For now, we are stuck with some level of hallucination, but I think as we learn more about how to train these models with different incentives, we’ll see how to reduce those. I don’t think they will ever go away, after all, it is trained on human text, and we hallucinate too.

Newsologue

Epilogue

The example test question was written by ChatGPT, it also made the answer “upside down” at my request.

My AI editor was really worried about leap years, repeatedly wanting me to update things:

Minor: “1 in 365” (you could say “~1 in 365” to sidestep leap-year pedants).

As with the previous posts, I wrote this post. I learned about this paper recently and though it was interesting, so here we are!

Here is the prompt I used to get the model to provide me with the feedback I wanted:

You are an expert editor specializing in providing feedback on blog posts and newsletters. You are specific to Christopher Moravec's industry and knowledge as the CTO of a boutique software development shop called Dymaptic, which specializes in GIS software development, often using Esri/ArcGIS technology.
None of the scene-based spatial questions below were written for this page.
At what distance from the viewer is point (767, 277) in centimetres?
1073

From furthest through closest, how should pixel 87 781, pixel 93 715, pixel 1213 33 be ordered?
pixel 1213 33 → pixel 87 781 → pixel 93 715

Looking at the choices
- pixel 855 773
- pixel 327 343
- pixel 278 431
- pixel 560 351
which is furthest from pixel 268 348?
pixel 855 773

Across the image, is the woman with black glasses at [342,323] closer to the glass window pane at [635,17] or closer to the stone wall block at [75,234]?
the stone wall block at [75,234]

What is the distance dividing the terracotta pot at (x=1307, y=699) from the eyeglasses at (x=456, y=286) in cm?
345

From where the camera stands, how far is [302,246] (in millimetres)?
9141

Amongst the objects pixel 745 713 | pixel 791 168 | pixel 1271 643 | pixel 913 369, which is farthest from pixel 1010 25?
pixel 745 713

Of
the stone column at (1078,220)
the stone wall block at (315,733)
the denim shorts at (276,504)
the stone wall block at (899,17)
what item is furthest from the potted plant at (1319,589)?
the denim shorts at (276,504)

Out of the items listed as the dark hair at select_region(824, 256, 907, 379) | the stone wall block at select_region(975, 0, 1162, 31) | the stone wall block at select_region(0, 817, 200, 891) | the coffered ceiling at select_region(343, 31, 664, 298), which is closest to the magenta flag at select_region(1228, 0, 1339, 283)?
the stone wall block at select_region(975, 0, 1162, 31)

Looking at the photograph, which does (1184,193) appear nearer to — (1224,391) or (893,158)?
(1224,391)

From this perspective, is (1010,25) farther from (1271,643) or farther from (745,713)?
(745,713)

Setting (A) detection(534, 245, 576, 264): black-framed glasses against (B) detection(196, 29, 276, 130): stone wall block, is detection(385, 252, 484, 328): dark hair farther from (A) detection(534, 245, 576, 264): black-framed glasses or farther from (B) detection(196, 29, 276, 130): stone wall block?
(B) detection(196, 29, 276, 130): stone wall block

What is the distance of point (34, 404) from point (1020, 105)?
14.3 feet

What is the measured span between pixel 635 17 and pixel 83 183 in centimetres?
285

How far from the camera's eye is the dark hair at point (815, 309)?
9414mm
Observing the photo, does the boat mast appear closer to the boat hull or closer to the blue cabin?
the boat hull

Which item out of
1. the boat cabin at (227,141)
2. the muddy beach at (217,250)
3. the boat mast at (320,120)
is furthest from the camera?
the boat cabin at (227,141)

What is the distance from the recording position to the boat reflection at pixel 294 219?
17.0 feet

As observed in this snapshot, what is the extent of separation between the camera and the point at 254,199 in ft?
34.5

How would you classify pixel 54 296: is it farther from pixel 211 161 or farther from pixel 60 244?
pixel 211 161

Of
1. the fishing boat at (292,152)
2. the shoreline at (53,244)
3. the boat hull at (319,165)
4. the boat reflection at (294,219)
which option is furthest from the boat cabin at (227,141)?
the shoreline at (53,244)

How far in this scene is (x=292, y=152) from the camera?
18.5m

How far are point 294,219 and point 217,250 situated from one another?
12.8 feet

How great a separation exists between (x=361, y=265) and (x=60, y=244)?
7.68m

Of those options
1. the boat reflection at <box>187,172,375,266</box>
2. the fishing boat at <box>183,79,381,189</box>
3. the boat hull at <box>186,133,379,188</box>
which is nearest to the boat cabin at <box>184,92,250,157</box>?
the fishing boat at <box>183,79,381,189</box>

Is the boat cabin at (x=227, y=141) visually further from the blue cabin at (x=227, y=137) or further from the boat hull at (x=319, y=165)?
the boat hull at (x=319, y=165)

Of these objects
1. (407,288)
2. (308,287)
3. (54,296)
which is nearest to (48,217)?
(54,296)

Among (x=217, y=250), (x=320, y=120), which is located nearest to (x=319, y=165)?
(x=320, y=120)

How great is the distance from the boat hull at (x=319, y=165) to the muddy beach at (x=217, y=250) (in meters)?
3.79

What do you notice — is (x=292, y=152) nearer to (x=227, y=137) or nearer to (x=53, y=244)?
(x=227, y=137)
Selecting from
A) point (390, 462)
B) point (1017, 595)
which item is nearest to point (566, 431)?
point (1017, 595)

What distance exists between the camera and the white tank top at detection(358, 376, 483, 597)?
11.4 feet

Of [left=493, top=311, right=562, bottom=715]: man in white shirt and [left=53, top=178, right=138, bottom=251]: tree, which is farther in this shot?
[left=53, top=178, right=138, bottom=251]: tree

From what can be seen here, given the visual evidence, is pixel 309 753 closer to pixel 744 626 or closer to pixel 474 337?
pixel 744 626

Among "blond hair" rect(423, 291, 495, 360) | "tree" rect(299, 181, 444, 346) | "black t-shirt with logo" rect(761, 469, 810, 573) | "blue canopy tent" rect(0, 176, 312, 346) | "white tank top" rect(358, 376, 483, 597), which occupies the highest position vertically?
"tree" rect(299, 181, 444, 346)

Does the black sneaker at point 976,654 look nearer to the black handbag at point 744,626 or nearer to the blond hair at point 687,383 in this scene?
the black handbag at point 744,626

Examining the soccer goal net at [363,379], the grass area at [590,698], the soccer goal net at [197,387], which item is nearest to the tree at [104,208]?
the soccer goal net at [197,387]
Christopher writes about technology, software, Esri, and practical applications of AI. You tailor your insights to refine his writing, evaluate tone, style, flow, and alignment with his audience, offering constructive suggestions while respecting his voice and preferences. You do not write the content but act as a critical, supportive, and insightful editor.

Always Identify what is working well and what is not.

For each section, call out what works and what doesn't.

Pay special attention to the overall flow of the document and if the main point is clear or needs to be worked on.

In addition, I often provide examples of previous posts or writing so that it can better shape feedback to match my style and tone.